Ash Rising
Page 15
Then why had she kissed him?
“Good morning cousin.” The duke had made an especial effort to not sneak up on him, using the door like everyone else. Rize half-smiled at the act of kindness. He could use all the kindness he could get.
“Morning cousin.”
“What an evening!” The duke breezed in, in a spotless white outfit, for some reason carrying a drab travelling cloak on his arm. “To do the Cinderella, of all things! It’s a good thing that there are only about ten ladies still alive in this place, or it might start a trend or something. The tradition was stupid and this was ten times more stupid.”

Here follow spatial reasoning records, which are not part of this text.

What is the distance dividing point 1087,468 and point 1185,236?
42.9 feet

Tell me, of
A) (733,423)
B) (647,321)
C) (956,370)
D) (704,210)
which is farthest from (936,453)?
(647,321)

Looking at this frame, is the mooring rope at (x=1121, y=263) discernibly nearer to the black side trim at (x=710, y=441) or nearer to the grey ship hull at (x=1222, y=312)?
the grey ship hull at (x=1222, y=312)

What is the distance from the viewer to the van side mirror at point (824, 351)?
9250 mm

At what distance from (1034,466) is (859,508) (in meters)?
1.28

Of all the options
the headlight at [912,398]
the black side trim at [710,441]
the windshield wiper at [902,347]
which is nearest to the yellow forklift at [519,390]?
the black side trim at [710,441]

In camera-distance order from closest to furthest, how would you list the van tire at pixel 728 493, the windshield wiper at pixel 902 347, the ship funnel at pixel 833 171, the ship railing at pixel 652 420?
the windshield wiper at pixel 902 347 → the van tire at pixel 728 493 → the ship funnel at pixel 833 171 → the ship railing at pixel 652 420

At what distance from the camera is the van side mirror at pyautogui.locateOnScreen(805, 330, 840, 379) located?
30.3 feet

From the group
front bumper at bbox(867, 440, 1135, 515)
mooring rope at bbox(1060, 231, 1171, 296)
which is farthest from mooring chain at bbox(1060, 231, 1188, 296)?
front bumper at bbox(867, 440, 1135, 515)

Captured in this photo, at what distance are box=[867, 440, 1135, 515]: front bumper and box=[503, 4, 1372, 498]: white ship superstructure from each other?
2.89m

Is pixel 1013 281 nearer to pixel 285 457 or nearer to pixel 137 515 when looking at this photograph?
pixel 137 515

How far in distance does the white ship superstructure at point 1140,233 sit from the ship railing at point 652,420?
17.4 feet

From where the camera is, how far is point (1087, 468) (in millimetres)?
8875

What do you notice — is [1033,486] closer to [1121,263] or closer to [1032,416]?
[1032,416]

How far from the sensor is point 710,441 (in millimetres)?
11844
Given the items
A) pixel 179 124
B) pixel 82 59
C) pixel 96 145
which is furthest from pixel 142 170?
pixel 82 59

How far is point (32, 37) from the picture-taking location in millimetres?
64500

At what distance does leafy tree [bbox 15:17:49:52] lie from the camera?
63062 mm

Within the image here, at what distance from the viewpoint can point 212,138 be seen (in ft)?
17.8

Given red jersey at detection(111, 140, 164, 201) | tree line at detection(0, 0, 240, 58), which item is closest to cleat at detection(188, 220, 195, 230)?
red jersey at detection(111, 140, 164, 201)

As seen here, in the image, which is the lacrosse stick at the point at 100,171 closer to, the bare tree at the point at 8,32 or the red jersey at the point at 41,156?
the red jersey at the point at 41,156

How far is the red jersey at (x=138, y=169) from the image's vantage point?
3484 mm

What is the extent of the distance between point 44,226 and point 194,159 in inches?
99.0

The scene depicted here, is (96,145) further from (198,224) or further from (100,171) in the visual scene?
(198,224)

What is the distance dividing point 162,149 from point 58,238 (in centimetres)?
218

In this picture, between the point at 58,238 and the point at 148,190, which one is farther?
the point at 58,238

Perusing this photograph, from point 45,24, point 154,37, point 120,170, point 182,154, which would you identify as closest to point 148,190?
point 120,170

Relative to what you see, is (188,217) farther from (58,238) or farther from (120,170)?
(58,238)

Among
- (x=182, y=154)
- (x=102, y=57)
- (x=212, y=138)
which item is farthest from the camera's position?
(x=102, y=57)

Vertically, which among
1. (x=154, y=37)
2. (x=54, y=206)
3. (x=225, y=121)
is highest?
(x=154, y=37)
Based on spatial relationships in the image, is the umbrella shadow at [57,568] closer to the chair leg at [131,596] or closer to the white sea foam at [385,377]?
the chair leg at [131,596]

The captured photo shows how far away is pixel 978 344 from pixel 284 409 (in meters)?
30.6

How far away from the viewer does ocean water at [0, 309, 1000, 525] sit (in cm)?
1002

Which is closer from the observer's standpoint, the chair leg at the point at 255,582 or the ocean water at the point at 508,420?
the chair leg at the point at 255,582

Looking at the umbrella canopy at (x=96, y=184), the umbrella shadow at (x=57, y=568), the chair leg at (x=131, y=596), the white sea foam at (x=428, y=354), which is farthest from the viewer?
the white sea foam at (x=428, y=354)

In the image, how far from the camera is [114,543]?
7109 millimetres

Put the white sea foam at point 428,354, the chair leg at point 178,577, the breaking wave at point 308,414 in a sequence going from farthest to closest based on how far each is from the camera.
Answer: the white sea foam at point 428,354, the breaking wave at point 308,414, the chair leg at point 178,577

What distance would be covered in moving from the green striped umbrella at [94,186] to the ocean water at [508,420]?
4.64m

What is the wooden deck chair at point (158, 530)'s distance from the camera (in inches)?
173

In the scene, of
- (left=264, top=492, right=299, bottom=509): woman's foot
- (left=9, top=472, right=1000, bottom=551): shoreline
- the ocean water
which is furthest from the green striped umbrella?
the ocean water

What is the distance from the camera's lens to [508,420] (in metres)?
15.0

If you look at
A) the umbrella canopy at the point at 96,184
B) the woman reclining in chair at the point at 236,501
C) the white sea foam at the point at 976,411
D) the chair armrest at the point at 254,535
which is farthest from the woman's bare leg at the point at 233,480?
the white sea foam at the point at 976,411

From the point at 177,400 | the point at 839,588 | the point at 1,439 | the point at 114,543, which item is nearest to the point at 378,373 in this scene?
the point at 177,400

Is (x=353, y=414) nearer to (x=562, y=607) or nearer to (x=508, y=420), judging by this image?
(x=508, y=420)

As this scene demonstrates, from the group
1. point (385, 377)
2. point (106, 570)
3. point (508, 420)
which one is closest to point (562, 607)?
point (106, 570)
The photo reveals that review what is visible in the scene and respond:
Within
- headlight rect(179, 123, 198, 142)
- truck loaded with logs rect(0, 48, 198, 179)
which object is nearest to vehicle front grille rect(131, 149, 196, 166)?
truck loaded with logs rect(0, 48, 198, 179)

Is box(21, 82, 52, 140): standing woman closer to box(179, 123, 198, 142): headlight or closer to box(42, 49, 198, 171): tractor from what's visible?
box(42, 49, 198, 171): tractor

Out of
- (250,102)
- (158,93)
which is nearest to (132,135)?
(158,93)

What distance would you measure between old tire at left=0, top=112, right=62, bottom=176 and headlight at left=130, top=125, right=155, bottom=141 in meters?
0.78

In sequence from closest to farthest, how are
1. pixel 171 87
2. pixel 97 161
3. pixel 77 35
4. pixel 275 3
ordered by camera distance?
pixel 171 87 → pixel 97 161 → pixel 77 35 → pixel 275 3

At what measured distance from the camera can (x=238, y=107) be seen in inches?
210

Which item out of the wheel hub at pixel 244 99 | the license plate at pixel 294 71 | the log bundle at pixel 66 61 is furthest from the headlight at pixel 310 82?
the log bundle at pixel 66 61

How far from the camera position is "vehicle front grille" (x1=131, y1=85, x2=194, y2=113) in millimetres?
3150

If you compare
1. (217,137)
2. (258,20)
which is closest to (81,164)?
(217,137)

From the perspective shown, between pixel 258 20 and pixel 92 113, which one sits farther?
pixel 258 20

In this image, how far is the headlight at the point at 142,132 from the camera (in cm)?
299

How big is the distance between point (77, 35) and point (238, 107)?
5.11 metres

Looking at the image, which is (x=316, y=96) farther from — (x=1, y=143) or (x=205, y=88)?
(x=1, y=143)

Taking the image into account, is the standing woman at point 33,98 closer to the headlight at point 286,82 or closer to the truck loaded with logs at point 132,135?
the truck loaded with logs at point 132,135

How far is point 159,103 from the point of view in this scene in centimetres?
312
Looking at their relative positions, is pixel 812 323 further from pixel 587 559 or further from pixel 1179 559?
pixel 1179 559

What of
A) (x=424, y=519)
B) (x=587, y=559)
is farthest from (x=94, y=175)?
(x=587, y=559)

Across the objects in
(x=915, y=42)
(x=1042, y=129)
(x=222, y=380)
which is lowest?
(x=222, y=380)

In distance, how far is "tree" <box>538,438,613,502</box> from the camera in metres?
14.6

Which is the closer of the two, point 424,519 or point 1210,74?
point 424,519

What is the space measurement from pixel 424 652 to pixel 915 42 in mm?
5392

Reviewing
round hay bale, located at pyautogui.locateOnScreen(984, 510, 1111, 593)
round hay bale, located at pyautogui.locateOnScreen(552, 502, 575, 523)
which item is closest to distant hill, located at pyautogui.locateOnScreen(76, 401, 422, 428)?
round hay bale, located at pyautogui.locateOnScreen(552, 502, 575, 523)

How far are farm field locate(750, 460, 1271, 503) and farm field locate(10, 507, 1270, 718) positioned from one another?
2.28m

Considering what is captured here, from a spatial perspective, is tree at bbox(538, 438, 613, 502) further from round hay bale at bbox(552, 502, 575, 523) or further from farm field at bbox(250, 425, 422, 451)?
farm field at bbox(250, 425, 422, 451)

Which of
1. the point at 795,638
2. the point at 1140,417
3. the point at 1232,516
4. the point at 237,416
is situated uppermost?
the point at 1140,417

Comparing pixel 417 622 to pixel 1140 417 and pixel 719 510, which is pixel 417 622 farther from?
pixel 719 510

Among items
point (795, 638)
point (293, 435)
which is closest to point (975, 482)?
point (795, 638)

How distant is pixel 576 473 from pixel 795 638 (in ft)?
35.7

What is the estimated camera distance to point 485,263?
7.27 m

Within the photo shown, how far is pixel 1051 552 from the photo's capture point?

When this got no response, the duke carried on talking in a gentler tone. “So, I see we are moving on to option B for marriage?” He gestured at Mouse, who tossed her head noddingly. Rize smiled. “Would that I could. But Mouse would not make a very patient monarch.”
The duke smiled wryly, looking him up and down. “And the girl was picked for her… monarching skills? As evidenced by the way she filled out that dress?”
“Actually, yes,” Rize answered, surprising himself. “I didn’t realise it at the time, but when I was with her I did think that she would be an excellent ruler – you know, for these times. She was just, different, like this –” he puffed out his chest theatrically and exhaled with puffed cheeks under the sceptical gaze of the duke. “Fresh air. You know? I feel this simmering panic in people, mixed with the whole prince thing, all the time. And I have to be calm for them, I have to be strong for them. But her… I didn’t need to be strong for her.”
This did seem to make an impression on the duke and something changed behind his eyes. He leaned forward, suddenly serious.
“So, what are we still doing here?”
“What do you mean? She didn’t want the… me.”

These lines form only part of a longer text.